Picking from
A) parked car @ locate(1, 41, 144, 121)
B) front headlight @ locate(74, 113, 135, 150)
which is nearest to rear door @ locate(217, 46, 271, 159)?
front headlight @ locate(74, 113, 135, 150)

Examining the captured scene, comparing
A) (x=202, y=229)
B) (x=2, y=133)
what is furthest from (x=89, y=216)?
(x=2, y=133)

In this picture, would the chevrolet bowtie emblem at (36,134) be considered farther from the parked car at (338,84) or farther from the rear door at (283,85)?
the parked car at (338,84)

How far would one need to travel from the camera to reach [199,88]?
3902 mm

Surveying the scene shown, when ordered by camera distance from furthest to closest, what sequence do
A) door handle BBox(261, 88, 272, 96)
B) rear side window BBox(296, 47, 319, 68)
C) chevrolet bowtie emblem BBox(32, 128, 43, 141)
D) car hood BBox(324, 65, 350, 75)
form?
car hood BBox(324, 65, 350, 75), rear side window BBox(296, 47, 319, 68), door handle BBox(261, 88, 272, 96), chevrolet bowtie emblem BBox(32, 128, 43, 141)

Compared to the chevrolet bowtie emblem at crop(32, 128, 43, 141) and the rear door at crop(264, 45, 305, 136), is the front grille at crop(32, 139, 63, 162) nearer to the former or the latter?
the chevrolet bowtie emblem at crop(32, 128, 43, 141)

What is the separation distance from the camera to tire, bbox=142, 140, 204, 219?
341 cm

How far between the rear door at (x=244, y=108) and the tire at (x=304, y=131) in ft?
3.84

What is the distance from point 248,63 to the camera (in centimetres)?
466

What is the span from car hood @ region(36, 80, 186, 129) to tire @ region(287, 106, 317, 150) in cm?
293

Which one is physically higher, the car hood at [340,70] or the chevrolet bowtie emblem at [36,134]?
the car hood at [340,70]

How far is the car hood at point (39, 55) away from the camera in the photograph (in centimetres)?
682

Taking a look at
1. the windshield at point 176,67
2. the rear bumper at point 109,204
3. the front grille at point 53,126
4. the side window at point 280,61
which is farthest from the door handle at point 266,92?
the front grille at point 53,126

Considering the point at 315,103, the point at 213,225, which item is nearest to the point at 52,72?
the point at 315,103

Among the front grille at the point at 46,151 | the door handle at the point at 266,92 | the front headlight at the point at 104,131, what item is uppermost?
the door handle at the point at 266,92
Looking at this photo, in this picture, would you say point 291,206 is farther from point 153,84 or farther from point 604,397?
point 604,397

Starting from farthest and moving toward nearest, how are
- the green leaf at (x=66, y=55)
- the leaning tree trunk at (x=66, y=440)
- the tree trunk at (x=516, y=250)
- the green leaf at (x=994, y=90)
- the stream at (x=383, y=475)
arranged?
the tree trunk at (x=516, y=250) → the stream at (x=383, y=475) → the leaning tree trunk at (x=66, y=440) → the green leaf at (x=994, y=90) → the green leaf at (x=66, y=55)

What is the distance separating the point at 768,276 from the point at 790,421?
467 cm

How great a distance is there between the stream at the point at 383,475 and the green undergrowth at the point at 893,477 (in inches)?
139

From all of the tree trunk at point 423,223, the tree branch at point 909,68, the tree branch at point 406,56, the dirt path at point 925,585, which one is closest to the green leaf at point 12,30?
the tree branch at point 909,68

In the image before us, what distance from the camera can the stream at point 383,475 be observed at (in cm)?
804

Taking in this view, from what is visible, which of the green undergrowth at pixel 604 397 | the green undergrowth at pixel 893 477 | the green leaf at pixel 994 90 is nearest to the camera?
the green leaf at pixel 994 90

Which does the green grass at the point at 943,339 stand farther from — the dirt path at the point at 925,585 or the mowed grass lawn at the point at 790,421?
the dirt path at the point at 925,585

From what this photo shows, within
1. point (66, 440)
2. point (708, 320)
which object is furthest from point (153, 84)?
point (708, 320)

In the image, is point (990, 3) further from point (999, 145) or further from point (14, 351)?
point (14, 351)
++++++++++++++++++++
● **What to produce**
Copy all the rows above word for word.

● **Written reply**
Picking from
A) parked car @ locate(1, 41, 144, 121)
B) front headlight @ locate(74, 113, 135, 150)
which is nearest to rear door @ locate(217, 46, 271, 159)?
front headlight @ locate(74, 113, 135, 150)

Examining the captured scene, comparing
A) (x=202, y=229)
B) (x=2, y=133)
what is furthest from (x=89, y=216)?
(x=2, y=133)

In this picture, would the chevrolet bowtie emblem at (36,134) be considered farther from the parked car at (338,84) or farther from the rear door at (283,85)?
the parked car at (338,84)

How far would one need to travel from the camera to reach [199,88]?
3902 mm

Surveying the scene shown, when ordered by camera distance from furthest to closest, what sequence do
A) door handle BBox(261, 88, 272, 96)
B) rear side window BBox(296, 47, 319, 68)
C) chevrolet bowtie emblem BBox(32, 128, 43, 141)
D) car hood BBox(324, 65, 350, 75)
form?
car hood BBox(324, 65, 350, 75), rear side window BBox(296, 47, 319, 68), door handle BBox(261, 88, 272, 96), chevrolet bowtie emblem BBox(32, 128, 43, 141)

Compared to the chevrolet bowtie emblem at crop(32, 128, 43, 141) and the rear door at crop(264, 45, 305, 136), is the front grille at crop(32, 139, 63, 162) nearer to the former or the latter?
the chevrolet bowtie emblem at crop(32, 128, 43, 141)

What is the separation distance from the camera to tire, bbox=142, 140, 204, 219?
341 cm

How far between the rear door at (x=244, y=108) and the tire at (x=304, y=131) in ft?
3.84

What is the distance from point 248,63 to the camera (in centimetres)?
466

What is the span from car hood @ region(36, 80, 186, 129) to tire @ region(287, 106, 317, 150) in cm?
293

Which one is physically higher, the car hood at [340,70] or the chevrolet bowtie emblem at [36,134]?
the car hood at [340,70]

How far is the car hood at point (39, 55) away from the camera in the photograph (in centimetres)?
682

Taking a look at
1. the windshield at point 176,67
2. the rear bumper at point 109,204
3. the front grille at point 53,126
4. the side window at point 280,61
which is farthest from the door handle at point 266,92?
the front grille at point 53,126

Considering the point at 315,103, the point at 213,225, which item is nearest to the point at 52,72?
the point at 315,103

Among the front grille at the point at 46,151 | the door handle at the point at 266,92 | the front headlight at the point at 104,131, what item is uppermost?
the door handle at the point at 266,92
Looking at this photo, in this picture, would you say point 291,206 is farther from point 153,84 or farther from point 604,397?
point 604,397

Starting from farthest and moving toward nearest, how are
- the green leaf at (x=66, y=55)
- the leaning tree trunk at (x=66, y=440)
- the tree trunk at (x=516, y=250)
- the green leaf at (x=994, y=90)
- the stream at (x=383, y=475)
arranged?
the tree trunk at (x=516, y=250) → the stream at (x=383, y=475) → the leaning tree trunk at (x=66, y=440) → the green leaf at (x=994, y=90) → the green leaf at (x=66, y=55)

What is the distance separating the point at 768,276 from the point at 790,421?
467 cm

How great a distance is there between the stream at the point at 383,475 and the green undergrowth at the point at 893,477 (in inches)?
139

From all of the tree trunk at point 423,223, the tree branch at point 909,68, the tree branch at point 406,56, the dirt path at point 925,585, which one is closest to the green leaf at point 12,30?
the tree branch at point 909,68

In the image before us, what distance from the camera can the stream at point 383,475 be observed at (in cm)?
804

Taking in this view, from what is visible, which of the green undergrowth at pixel 604 397 | the green undergrowth at pixel 893 477 | the green leaf at pixel 994 90 is nearest to the camera?
the green leaf at pixel 994 90

Which does the green grass at the point at 943,339 stand farther from — the dirt path at the point at 925,585 or the mowed grass lawn at the point at 790,421?
the dirt path at the point at 925,585

From what this photo shows, within
1. point (66, 440)
2. point (708, 320)
which object is furthest from point (153, 84)?
point (708, 320)

In the image, is point (990, 3) further from point (999, 145) or further from point (14, 351)?
point (14, 351)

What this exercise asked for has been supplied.